Bose’s course changed in December 1932 when P. C. Mahalanobis, director of the new (1931) Indian Statistical Institute, offered Bose a part-time job. Mahalanobis had seen Bose’s geometrical work and wanted him to work in statistics. The day after Bose moved in, the secretary brought him all the volumes of Biometrika with a list of 50 papers to read and also Fisher’s Statistical Methods for Research Workers. Mahalanobis told him, "You were saying that you do not know much statistics. You master the 50 papers … and Fisher’s book. This will suffice for your statistical education for the present." With Samarendra Nath Roy, who joined the ISI a little later, Bose was the chief mathematician at the Institute.

He first worked in multivariate analysis where he collaborated with Mahalanobis and Roy. In 1938–9 Fisher visited India and talked about the design of experiments. Roy had the idea of using the theory of finite fields and finite geometry to solve problems in design. The development of a mathematical theory of design would be Bose’s main preoccupation until the mid-1950s.

In 1935 Bose had become full-time at the Institute. In 1940 joined the University of Calcutta where C. R. Rao and H. K. Nandi were in the first group of students he taught. In 1945 Bose became Head of the Department of Statistics. The university authorities told him he had to have a doctorate. So he submitted his published papers on multivariate analysis and the design of experiments and was awarded a D. Litt. in 1947.

In 1947 Bose went to the United States as a visiting professor at Columbia University and the University of North Carolina at Chapel Hill. He received offers from American universities and he was also offered positions in India.

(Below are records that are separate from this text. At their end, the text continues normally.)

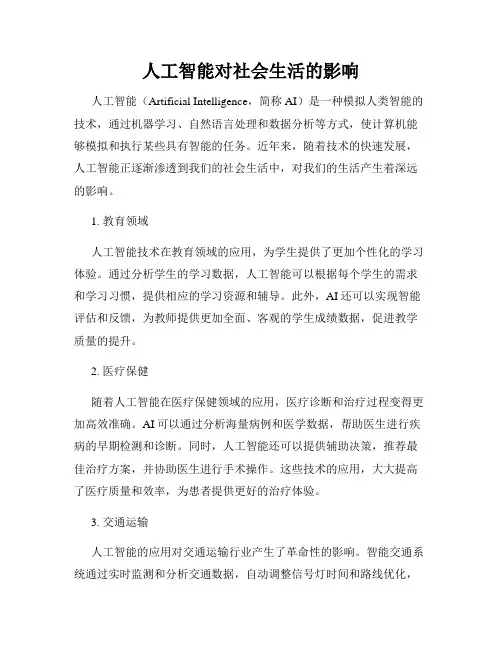 人工智能对社会生活的影响

人工智能（Artificial Intelligence，简称 AI）是一种模拟人类智能的技术，通过机器学习、自然语言处理和数据分析等方式，使计算机能够模拟和执行某些具有智能的任务。近年来，随着技术的快速发展，人工智能正逐渐渗透到我们的社会生活中，对我们的生活产生着深远的影响。

1. 教育领域

人工智能技术在教育领域的应用，为学生提供了更加个性化的学习体验。通过分析学生的学习数据，人工智能可以根据每个学生的需求和学习习惯，提供相应的学习资源和辅导。此外，AI 还可以实现智能评估和反馈，为教师提供更加全面、客观的学生成绩数据，促进教学质量的提升。

2. 医疗保健

随着人工智能在医疗保健领域的应用，医疗诊断和治疗过程变得更加高效准确。AI 可以通过分析海量病例和医学数据，帮助医生进行疾病的早期检测和诊断。同时，人工智能还可以提供辅助决策，推荐最佳治疗方案，并协助医生进行手术操作。这些技术的应用，大大提高了医疗质量和效率，为患者提供更好的治疗体验。

3. 交通运输

人工智能的应用对交通运输行业产生了革命性的影响。智能交通系统通过实时监测和分析交通数据，自动调整信号灯时间和路线优化，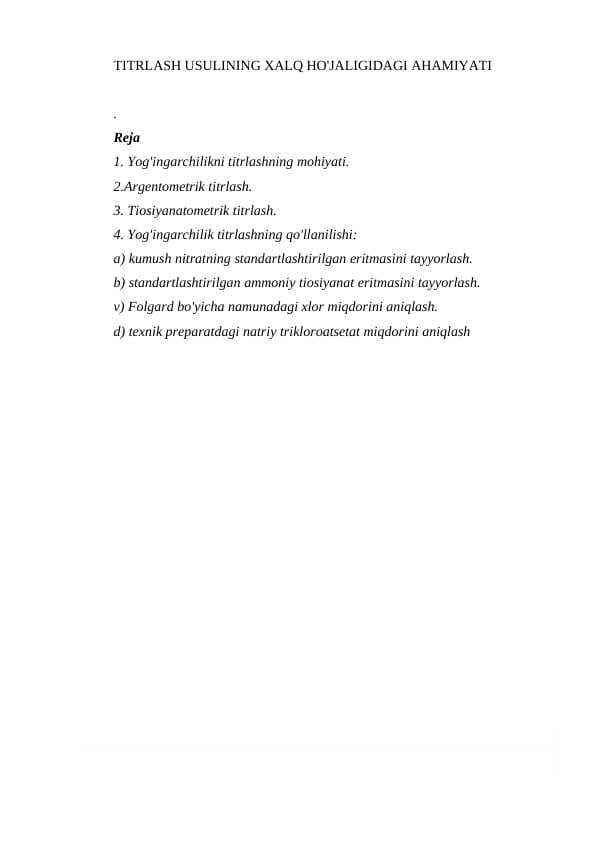 TITRLASH USULINING XALQ HO'JALIGIDAGI AHAMIYATI

.

Reja

1. Yog'ingarchilikni titrlashning mohiyati.

2.Argentometrik titrlash.

3. Tiosiyanatometrik titrlash.

4. Yog'ingarchilik titrlashning qo'llanilishi:

a) kumush nitratning standartlashtirilgan eritmasini tayyorlash.

b) standartlashtirilgan ammoniy tiosiyanat eritmasini tayyorlash.

v) Folgard bo'yicha namunadagi xlor miqdorini aniqlash.

d) texnik preparatdagi natriy trikloroatsetat miqdorini aniqlash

The Indian jobs involved very heavy administration, which he saw as the end of his research work and in March 1949 he joined the University of North Carolina at Chapel Hill as Professor of Statistics.

In the years at Chapel Hill Bose made important discoveries on coding theory (with D.K. Ray-Chaudhuri) and constructed (with S. S. Shrikhande and E. T. Parker ) a Graeco-Latin square of size 10, a counterexample to Euler’s conjecture that no Graeco-Latin square of size 4k + 2 exists. In 1971 he retired aged 70. He then accepted a chair at Colorado State University of Fort Collins from which he retired in 1980. His final doctoral student finished after this second retirement.

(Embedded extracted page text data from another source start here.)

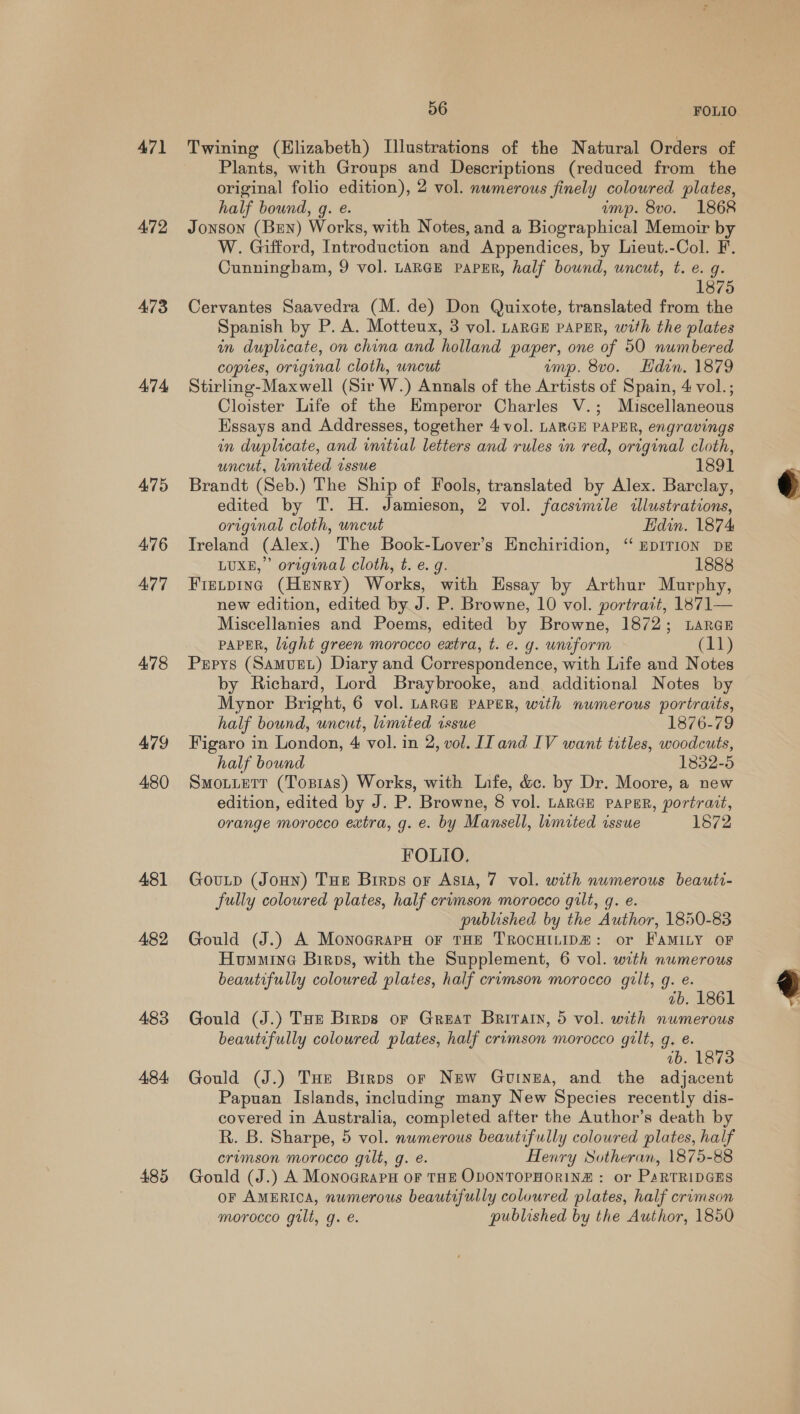 56 FOLIO

471 Twining (Elizabeth) Illustrations of the Natural Orders of Plants, with Groups and Descriptions (reduced from the original folio edition), 2 vol. numerous finely coloured plates, half bound, g. e. imp. 8vo. 1868

472 Jonson (Ben) Works, with Notes, and a Biographical Memoir by W. Gifford, Introduction and Appendices, by Lieut.-Col. F. Cunningham, 9 vol. LARGE PAPER, half bound, uncut, t. e. g. 1875

473 Cervantes Saavedra (M. de) Don Quixote, translated from the Spanish by P. A. Motteux, 3 vol. LARGE PAPER, with the plates in duplicate, on china and holland paper, one of 50 numbered copies, original cloth, uncut imp. 8vo. Edin. 1879

474 Stirling-Maxwell (Sir W.) Annals of the Artists of Spain, 4 vol.; Cloister Life of the Emperor Charles V.; Miscellaneous Essays and Addresses, together 4 vol. LARGE PAPER, engravings in duplicate, and initial letters and rules in red, original cloth, uncut, limited issue 1891

475 Brandt (Seb.) The Ship of Fools, translated by Alex. Barclay, edited by T. H. Jamieson, 2 vol. facsimile illustrations, original cloth, uncut Edin. 1874

476 Ireland (Alex.) The Book-Lover's Enchiridion, "EDITION DE LUXE," original cloth, t. e. g. 1888

477 Fielding (Henry) Works, with Essay by Arthur Murphy, new edition, edited by J. P. Browne, 10 vol. portrait, 1871— Miscellanies and Poems, edited by Browne, 1872; LARGE PAPER, light green morocco extra, t. e. g. uniform (11)

478 Pepys (Samuel) Diary and Correspondence, with Life and Notes by Richard, Lord Braybrooke, and additional Notes by Mynor Bright, 6 vol. LARGE PAPER, with numerous portraits, half bound, uncut, limited issue 1876-79

479 Figaro in London, 4 vol. in 2, vol. II and IV want titles, woodcuts, half bound 1832-5

480 Smollett (Tobias) Works, with Life, &c. by Dr. Moore, a new edition, edited by J. P. Browne, 8 vol. LARGE PAPER, portrait, orange morocco extra, g. e. by Mansell, limited issue 1872

FOLIO.

481 Gould (John) The Birds of Asia, 7 vol. with numerous beautifully coloured plates, half crimson morocco gilt, g. e. published by the Author, 1850-83

482 Gould (J.) A Monograph of the Trochilidæ: or Family of Humming Birds, with the Supplement, 6 vol. with numerous beautifully coloured plates, half crimson morocco gilt, g. e. ib. 1861

483 Gould (J.) The Birds of Great Britain, 5 vol. with numerous beautifully coloured plates, half crimson morocco gilt, g. e. ib. 1873

484 Gould (J.) The Birds of New Guinea, and the adjacent Papuan Islands, including many New Species recently discovered in Australia, completed after the Author's death by R. B. Sharpe, 5 vol. numerous beautifully coloured plates, half crimson morocco gilt, g. e. Henry Sotheran, 1875-88

485 Gould (J.) A Monograph of the Odontophorinæ: or Partridges of America, numerous beautifully coloured plates, half crimson morocco gilt, g. e. published by the Author, 1850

Bose died in Colorado, aged 86, in 1987. He is survived by two daughters. The elder, Purabi Schur, is retired from the Library of Congress and the younger, Sipra Bose Johnson, is retired as a professor of anthropology from the State University of New York at New Paltz.

Some articles by R. C. Bose

  • R. C. Bose, On the construction of balanced incomplete block designs, Annals of Eugenics. 9 (1939), 358–399.
  • R. C. Bose and K. R. Nair, Partially balanced incomplete block designs, Sankhya 4 (1939), 337–372.
  • R. C. Bose and S. S. Shrikhande, On the falsity of Euler’s conjecture about the non-existence of two orthogonal Latin squares of order 4t + 2, Proceedings of the national Academy of Science USA, 45, (1959), 734–737.
  • R. C. Bose and D.K. Ray-Chaudhuri On a class of error-correcting binary codes, Information and control, 3, (1960), 68–79.